クラスの男子と昨日見たテレビの話とかで盛り上がれたらそりゃ楽しいだろうな、とか考えたことくらいはある、けど。

と言うか、自然すぎたから突っ込めなかったけどお前当たり前のように自転車に乗ってんじゃねえ・・・。

「じゃあ、私とせんぱいの目標、目的は一緒なんですねっ」

「一緒か?・・・なんか若干・・・というかかなり違うような気がするんだけど」


「だって、私に普通の生活を送ってほしいせんぱいと、せんぱいに普通の生活を送ってほしい私、ですから」


「物は言いようだな。その二つは似てるようで全くの別物なんだからよ」

「えへへ、ばれちゃいました?」

「当たり前だ。二宮が普通の生活を送れる条件は二つあるだろ?でも、俺が普通・・・まあ、今みたいなものじゃなく、クラスの友人と気兼ねなく話せるようになる為の方法は一つしかない訳だからな」

「確かに私は先輩から離れるって選択肢をとれば容易に普通の生活に戻れます。・・・でも、私はその生活に先輩がいればもっと楽しいかなって、思ってしまったので」

自転車から降りる気はないみたいだったから仕方なく俺はサドルに跨りペダルを踏みこんだ。

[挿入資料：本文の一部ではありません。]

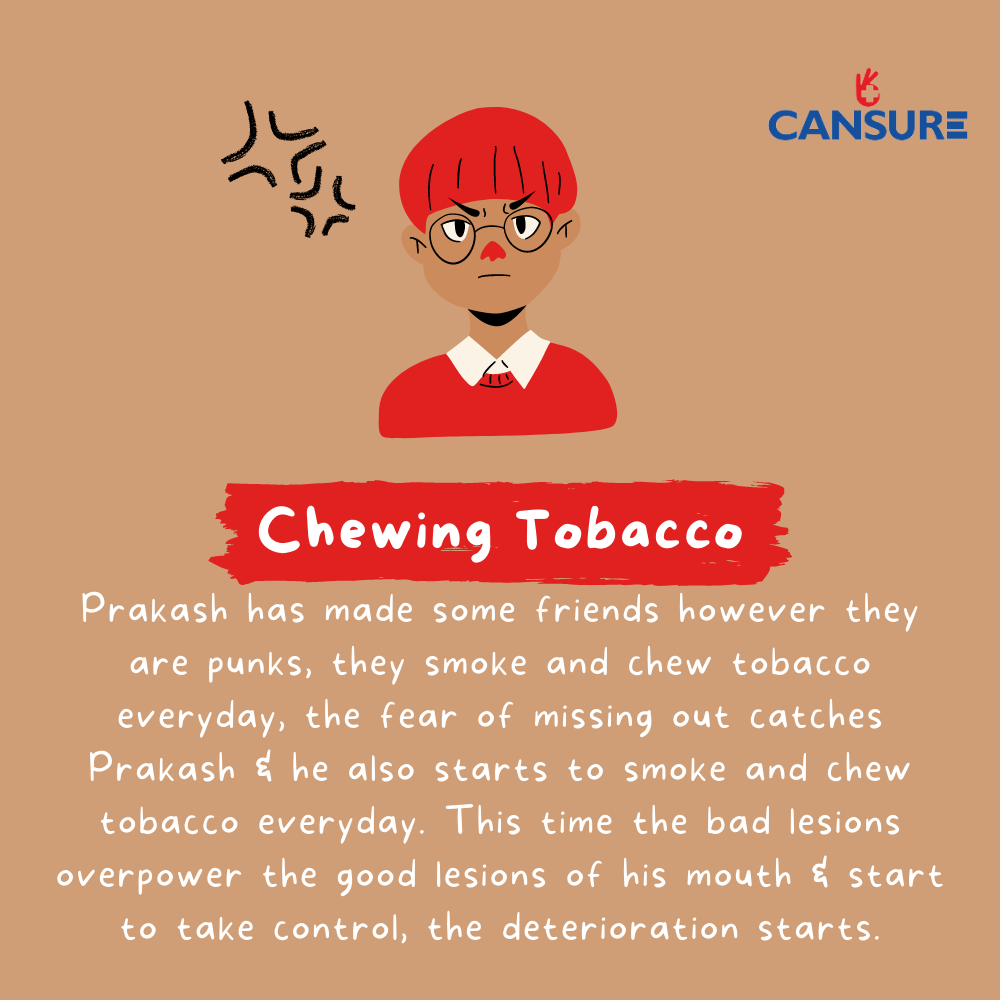 CANSURE

Chewing Tobacco

Prakash has made some friends however they are punks, they smoke and chew tobacco everyday, the fear of missing out catches Prakash & he also starts to smoke and chew tobacco everyday. This time the bad lesions overpower the good lesions of his mouth & start to take control, the deterioration starts.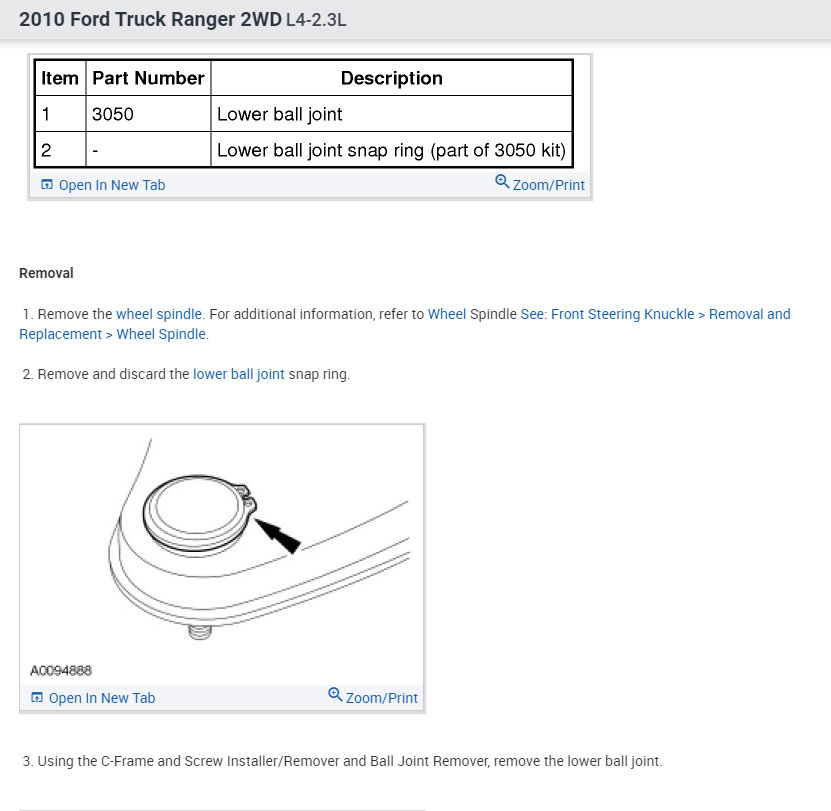 2010 Ford Truck Ranger 2WD L4-2.3L

| Item | Part Number | Description |
|---|---|---|
| 1 | 3050 | Lower ball joint |
| 2 | - | Lower ball joint snap ring (part of 3050 kit) |

Open In New Tab Zoom/Print

Removal

1. Remove the wheel spindle. For additional information, refer to Wheel Spindle See: Front Steering Knuckle > Removal and Replacement > Wheel Spindle.

2. Remove and discard the lower ball joint snap ring.

A0094888

Open In New Tab Zoom/Print

3. Using the C-Frame and Screw Installer/Remover and Ball Joint Remover, remove the lower ball joint.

遠慮しているのか、脇腹に手を置く二宮。しがみつかれるのも覚悟してたんだけど、彼女もそこまで頭がアレでは無いみたいだ。

頭がアレとか二宮には絶対言えないけど。

「・・・まあ、思っちゃったなら仕方ないな」

「はいっ。仕方ないんですっ」


俺から離れることで二宮の日常は約束される訳だが、それでは納得できないようだ。

まあ確かに二宮の理屈も間違いではない。

俺が普通の生活を送ることが出来たのであれば、必然的に二宮も普通の生活をすることが出来る訳だ。

当然、前者の方が楽に決まっている。しかし二宮はそれを分かった上で俺と進むと決めたようだ。

何故こうまでして俺と居てくれるのかは分からないが、そんなことは後でゆっくり考えればいい。


・・・さて。五十嵐にどう説明したものかな。